The idea for Aqarios came naturally, given our background at the QAR-Lab, with its cutting-edge research. By working closely with the industry, we learned what companies are interested in, what is already out there, and what we could bring to the table. We steadily evaluated this, and working with larger companies like SAP, BASF, EON, BMW, and Siemens helped us a lot. 

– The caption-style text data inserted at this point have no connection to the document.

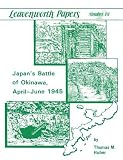 Japan's Battle of Okinawa (Leavenworth Papers series No.18)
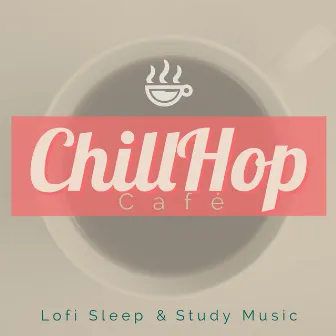 Lofi Sleep & Study Music by Lofi Chillhop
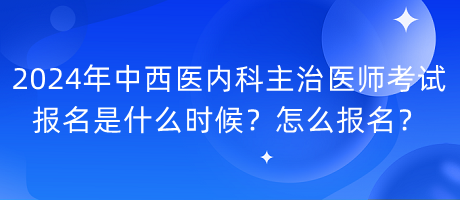 2024年中西醫(yī)內(nèi)科主治醫(yī)師考試報(bào)名是什么時(shí)候？怎么報(bào)名？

I will give you a specific example. We talked to a major company that wanted to find out what quantum computing could offer today. So we worked on their use case and provided different implementations and benchmarks on actual quantum hardware. For comparison, we also developed a classical implementation. While we initially wanted to focus on the quantum solutions, we found that even this classical implementation was better than what they used in production. This shows that there was a lot of room to optimize things—and lack of knowledge of how to do so—even in the classical realm. 

It’s often not enough to simply throw one algorithm at your optimization problem and stick with it—different use cases might require different approaches, and this may evolve over time. And that’s one of the things we want to enable users to do with our platform, by offering the best up-to-date optimization solutions from both the quantum and classical worlds.

What Advice Would You Give Fellow Deep Tech Founders?

Especially for deep tech founders, it’s important to keep two things in mind. One is the technology, for instance, an algorithm you’re building. The other one is the market and the customers you’re targeting and what they need. A market without a technology is useless just like a technology without a market. People coming from a tech background often forget that finding a good market is equally important, so go out there, identify the market, and talk with your customers, regularly.